One of the most fascinating things about the movie is the way it builds its plot around members of Miguel’s family, living and dead, as they battle to determine the official narrative of Miguel’s great-great grandfather and what his disappearance from the narrative meant for the extended clan. The title character is the hero’s great-grandmother (Renee Victor), who was traumatized by her dad’s disappearance. In her old age, she has become a nearly silent presence, sitting in the corner and staring blankly ahead, as if hypnotized by a sweet, old film perpetually unreeling in her mind.
The machinations that bring Miguel to the other side are way too complicated to simply explain in a review, even though they’re comprehensible as you watch the film. Suffice to say that Miguel gets there, teams up with a melancholy goofball named Hector (Gael Garcia Bernal), and has to pose as one of the dead with the aid of skeletal facepaint, but that (like Marty McFly returning to the 1950s to make sure his mom ends up with his dad in Future) the longer Miguel stays on the other side, the more likely he is to end up actually dead.
I’m reluctant to describe the film’s plot in too much detail because, even though every twist seems obvious in retrospect, Molina and Matthew Aldrich’s script frames each one so that seems delightful and inevitable. Many of them are conveyed through a stolen family photograph that Miguel brings with him to the Land of the Dead. The deployment of the photo is a great example of how to tell a story through pictures, or more accurately, with a picture. Somebody’s face has been torn out; there’s a guitar that proves to be important later, and there are other ways in which visual information has been withheld from Miguel (and us) so that it can be revealed or restored when the time is right, completing and correcting an incomplete or distorted picture, and picture.
What’s freshest, though, is the tone and outlook of the film. Coco was released in Mexico a month before it opened in the US and is already the highest grossing movie of all time there. It assumes a non-American perspective on spirituality and culture—not in a touristy or thought experiment kind of way, but as if it were simply the latest product of an alternate universe Pixar Mexicano that has existed for just as long as the rest. The movie’s stable of voice actors reads like a Who’s Who of Latin-American talent: the cast consists of Edward James Olmos, Alfonso Arau, Ana Ofelia Murguia, Alanna Ubach and, in a minor role, to my surprise and astonishment, playwright Octavio Solis, who used to be one of my high school teachers back in Dallas.

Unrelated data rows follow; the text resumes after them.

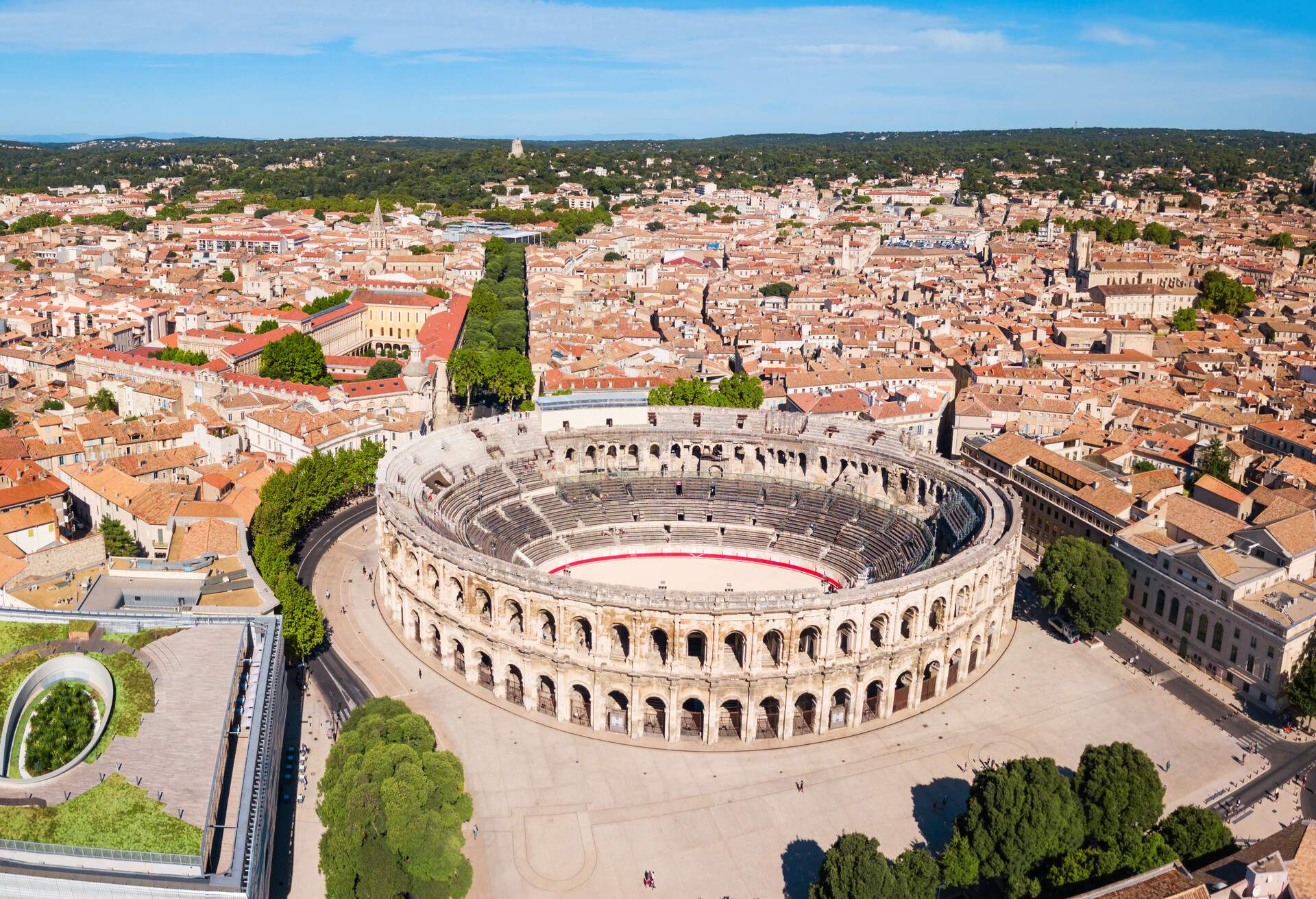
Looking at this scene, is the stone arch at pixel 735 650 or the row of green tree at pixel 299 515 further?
the row of green tree at pixel 299 515

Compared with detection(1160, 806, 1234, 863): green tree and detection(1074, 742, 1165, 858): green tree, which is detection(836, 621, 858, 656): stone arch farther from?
detection(1160, 806, 1234, 863): green tree

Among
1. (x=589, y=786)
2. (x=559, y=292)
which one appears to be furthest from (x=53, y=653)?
(x=559, y=292)

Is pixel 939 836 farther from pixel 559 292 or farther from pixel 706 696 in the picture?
pixel 559 292

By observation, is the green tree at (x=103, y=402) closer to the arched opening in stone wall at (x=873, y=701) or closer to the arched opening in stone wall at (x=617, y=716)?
the arched opening in stone wall at (x=617, y=716)

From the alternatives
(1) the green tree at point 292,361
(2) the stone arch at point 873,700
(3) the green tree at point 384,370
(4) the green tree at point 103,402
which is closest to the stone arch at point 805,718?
(2) the stone arch at point 873,700

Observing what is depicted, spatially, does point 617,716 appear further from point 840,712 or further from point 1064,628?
point 1064,628

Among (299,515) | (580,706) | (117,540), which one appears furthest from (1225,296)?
(117,540)
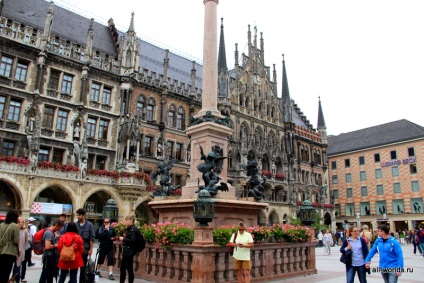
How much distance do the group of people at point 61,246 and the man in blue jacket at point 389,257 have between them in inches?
207

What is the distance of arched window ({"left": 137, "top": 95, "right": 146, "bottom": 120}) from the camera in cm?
3284

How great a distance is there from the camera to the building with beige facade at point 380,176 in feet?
161

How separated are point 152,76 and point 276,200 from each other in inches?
818

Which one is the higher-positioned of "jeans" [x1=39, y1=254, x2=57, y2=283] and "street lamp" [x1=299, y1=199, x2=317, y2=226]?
"street lamp" [x1=299, y1=199, x2=317, y2=226]

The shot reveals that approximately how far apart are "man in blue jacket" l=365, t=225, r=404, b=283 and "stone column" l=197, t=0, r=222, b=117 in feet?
26.6

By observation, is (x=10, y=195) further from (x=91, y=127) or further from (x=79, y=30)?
(x=79, y=30)

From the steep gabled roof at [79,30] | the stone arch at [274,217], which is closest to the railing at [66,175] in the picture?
the steep gabled roof at [79,30]

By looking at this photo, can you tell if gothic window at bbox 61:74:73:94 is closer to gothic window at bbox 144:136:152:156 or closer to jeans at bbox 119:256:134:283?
gothic window at bbox 144:136:152:156

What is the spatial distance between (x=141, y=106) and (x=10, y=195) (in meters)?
13.0

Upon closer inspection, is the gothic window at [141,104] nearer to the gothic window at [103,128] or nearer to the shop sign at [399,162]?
the gothic window at [103,128]

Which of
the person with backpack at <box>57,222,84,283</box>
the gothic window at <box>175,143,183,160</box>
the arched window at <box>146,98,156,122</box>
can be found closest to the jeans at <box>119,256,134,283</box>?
the person with backpack at <box>57,222,84,283</box>

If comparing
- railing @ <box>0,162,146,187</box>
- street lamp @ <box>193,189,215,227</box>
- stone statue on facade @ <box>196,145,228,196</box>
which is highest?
railing @ <box>0,162,146,187</box>

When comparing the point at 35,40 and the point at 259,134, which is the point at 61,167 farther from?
the point at 259,134

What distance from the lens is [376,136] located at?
56.3 m
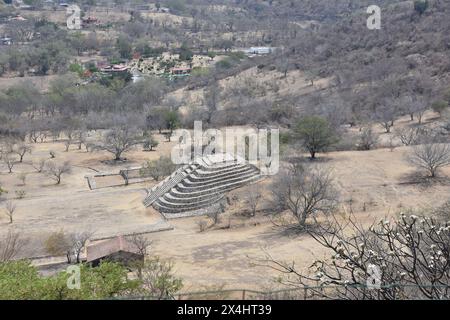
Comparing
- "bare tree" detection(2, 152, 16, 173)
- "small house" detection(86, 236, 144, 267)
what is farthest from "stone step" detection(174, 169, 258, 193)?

Michael Giacchino’s score is undoubtedly excellent, as are the original songs—especially the future Oscar winner “Remember Me,” the greatest tear-eruption mechanism to accompany a Pixar introduce since the “Toy Story 2” centerpiece “When She Loved Me.”

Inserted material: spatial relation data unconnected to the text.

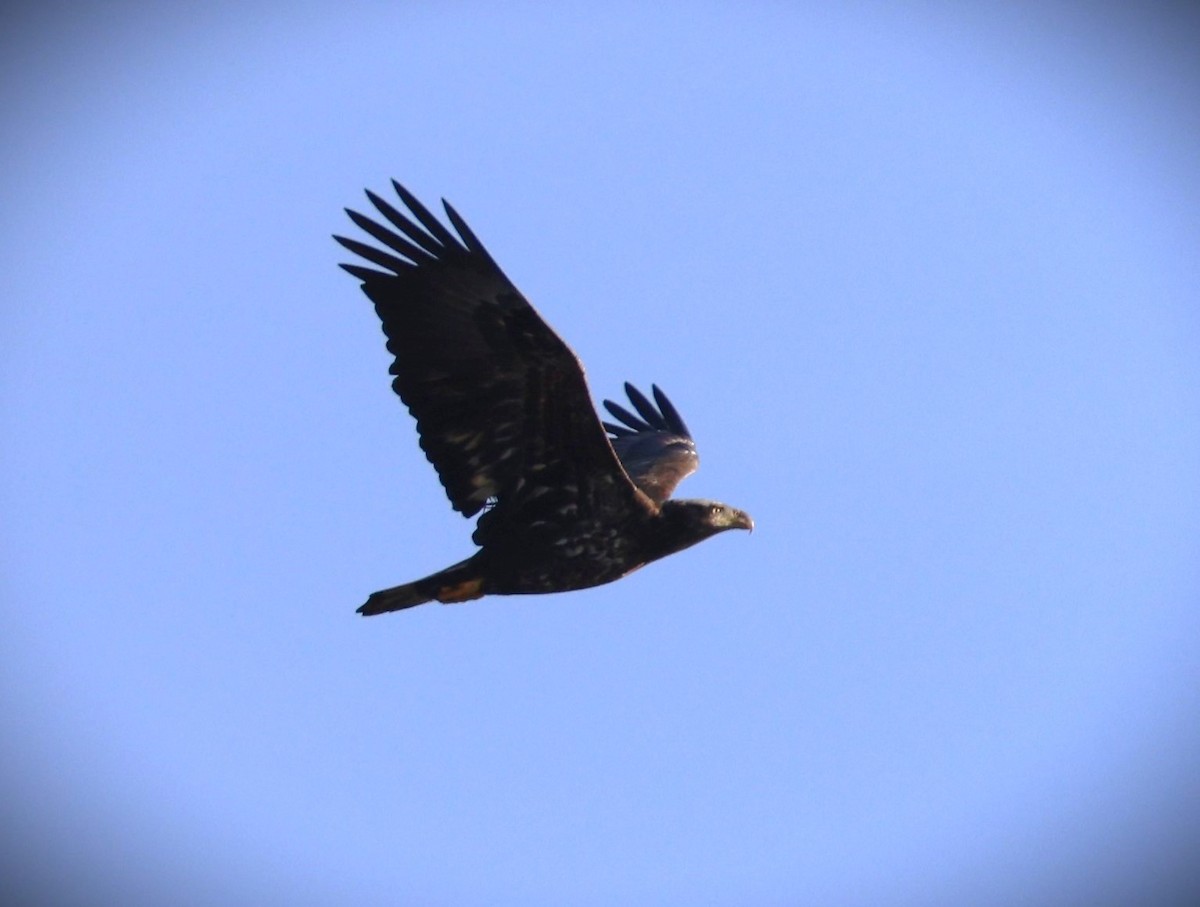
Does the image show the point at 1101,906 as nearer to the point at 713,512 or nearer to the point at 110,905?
the point at 713,512

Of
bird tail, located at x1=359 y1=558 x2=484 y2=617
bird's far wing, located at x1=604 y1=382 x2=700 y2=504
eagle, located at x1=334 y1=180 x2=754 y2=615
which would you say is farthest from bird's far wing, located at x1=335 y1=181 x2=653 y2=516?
bird's far wing, located at x1=604 y1=382 x2=700 y2=504

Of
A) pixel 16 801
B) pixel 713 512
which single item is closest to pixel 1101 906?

Like most Pixar movies, Coco film is filled with homages to movie history in general and animation history in particular. I was especially fond of the references to the dancing skeletons that seemed to pop up constantly in cartoon shorts from the 1930s. There’s a touch of Japanese master Hayao Miyazaki in the film’s matter-of-fact depiction of the dead interacting with the living, as well as its portrayal of certain creatures, such as a goofy, goggle-eyed dog named Dante (modeled on Xoloitzcuintli, the national dog of Mexico) and a gigantic flying dragon-type beast with the personality of a plump old housecat.

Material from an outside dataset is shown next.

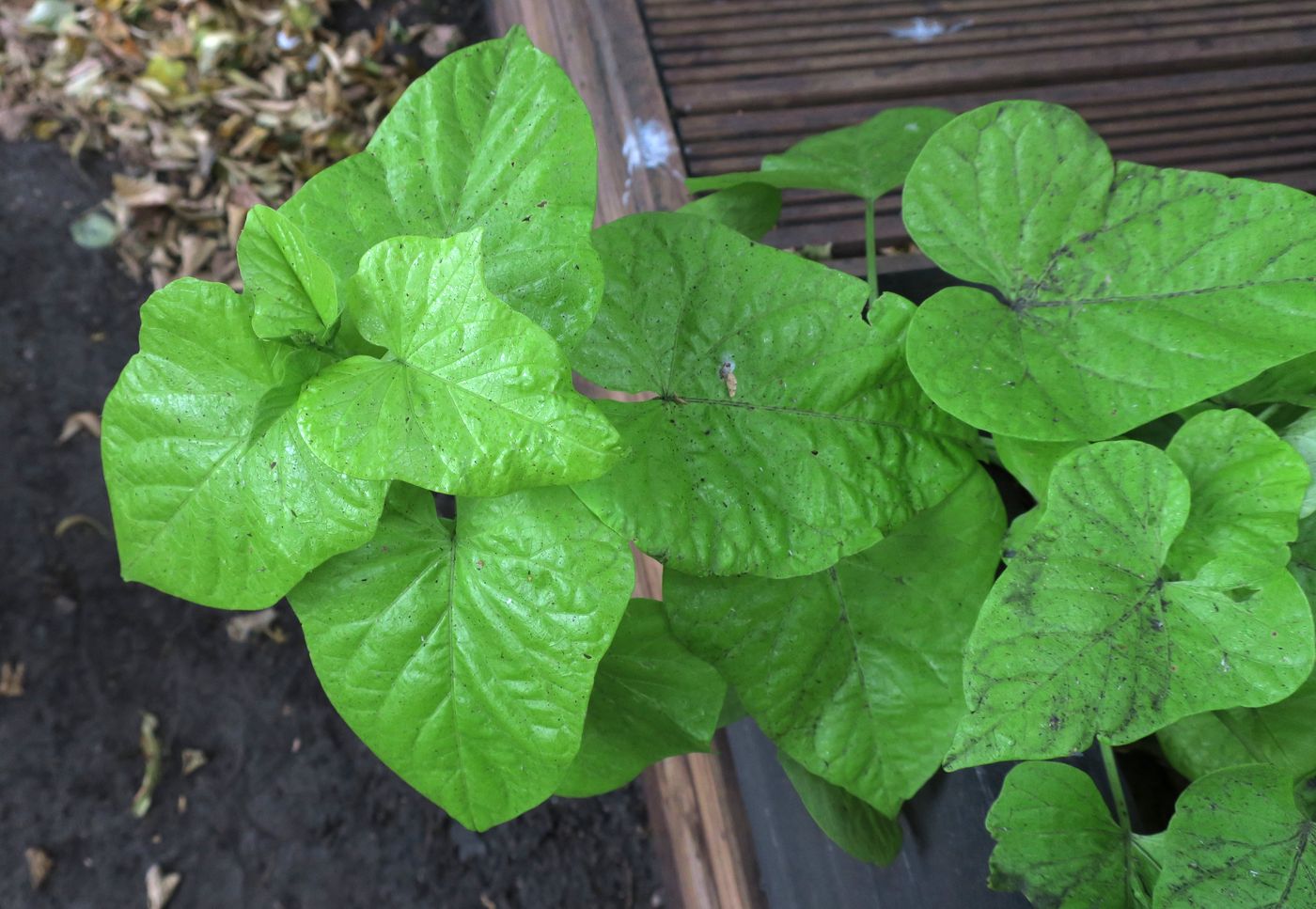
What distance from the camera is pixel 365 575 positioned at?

Also remarkable are the movie’s widescreen compositions, which put lots of characters in the same frame and film them from the waist up or from head-to-toe, in the fashion of old musicals, or Hollywood comedies from the 90s like “9 to 5” or “Tootsie.” The direction lets you appreciate how the characters interact with each other and with their environments and lets you decide what to look at. At first this approach appears counter-intuitive for a film filled with fantastic creatures, structures and situations, but it ends up being effective for that very same reason: it makes you feel as though you’re witnessing a record of things that are really happening, and it makes Coco feel soft and unassuming even though it’s a huge, brash, loud movie.